Kanker Ovarium sering dijuluki “silent killer”. Alasannya sederhana yaitu karena gejalanya samar, mirip gangguan pencernaan biasa, sehingga banyak perempuan baru menyadari ketika penyakit sudah berada di stadium lanjut. Kementerian Kesehatan Republik Indonesia pada tahun 2024 menyatakan jika kanker ovarium (Carcinoma ovarium) adalah jenis tumor yang berasal dari sel-sel ovarium yang bersifat ganas dan abnormal serta dapat menyerang bagian tubuh dan menyebar ke organ lain. Kanker ovarium adalah kanker ginekologi yang paling mematikan sebab pada umumnya baru bisa dideteksi ketika sudah parah.
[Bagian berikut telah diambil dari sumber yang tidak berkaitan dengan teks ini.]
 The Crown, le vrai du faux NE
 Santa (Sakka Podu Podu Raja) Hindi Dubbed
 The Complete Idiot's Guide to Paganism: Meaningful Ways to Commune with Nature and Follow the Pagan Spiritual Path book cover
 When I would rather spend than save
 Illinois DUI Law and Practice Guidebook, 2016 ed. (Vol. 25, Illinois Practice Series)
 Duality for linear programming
Selain itu, ada beberapa gejala yang sering diabaikan dan juga dianggap sepele seperti nyeri perut atau panggul, perut kembung atau membesar, cepat kenyang atau kehilangan nafsu makan, sering buang air kecil, gejala tambahan bisa berupa penurunan berat badan, perdarahan vagina, mual, atau sesak napas.
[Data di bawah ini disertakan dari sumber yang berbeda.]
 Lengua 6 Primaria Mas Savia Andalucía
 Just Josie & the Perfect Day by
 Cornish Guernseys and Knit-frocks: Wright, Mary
Ovarium adalah salah satu benda penting yang mengatur koordinasi reproduksi. Namun, ketika terjadi gangguan seperti ovulasi tak terhentikan, peradangan kronis, atau paparan zat berbahaya, harmoni itu akan mulai terganggu. Mutasi genetik mulai muncul, dan perlahan-lahan terbentuklah kanker ovarium. Kanker kadang terjadi tanpa didahului gejala berarti. Meski penyebab pasti kanker ovarium belum jelas, dalam penelitian Momenti Movahed pada tahun 2019 menunjukkan beberapa faktor yang dapat meningkatkan resikonya, seperti usia risiko meningkat setelah menopause, ovulasi berulang (menarche dini, menopause lambat, atau tidak pernah hamil membuat ovarium lebih sering “bekerja” sehingga rawan mutasi), endometriosis & radang panggul (peradangan kronis memicu kerusakan DNA), gaya hidup (obesitas, merokok, dan diet tinggi lemak jenuh memperbesar risiko), akses kesehatan (perempuan dengan status sosial ekonomi rendah sering terlambat terdiagnosis).

Sifat kanker ovarium yang susah dikenali kini memerlukan kesadaran dari diri sendiri dan untuk masyarakat. Pemberdayaan melalui edukasi, penerapan gaya hidup sehat, dan melakukan pemeriksaan dini adalah senjata utama melawan silent killer ini. Langkah pencegahan dapat dilakukan dalam tiga lapis yaitu primer (edukasi, gaya hidup sehat, mengurangi faktor risiko), sekunder (mengenali gejala sejak dini dan segera memeriksakan diri), tersier (rujukan cepat ke layanan onkologi untuk penanganan tepat). Di Indonesia, banyak kasus baru terdeteksi pada kondisi yang sudah berat karena gejalanya sering diabaikan. Padahal pemeriksaan sederhana seperti USG panggul atau konsultasi rutin ke dokter kandungan dapat membantu menemukan kelainan sejak awal sebelum berkembang menjadi kanker.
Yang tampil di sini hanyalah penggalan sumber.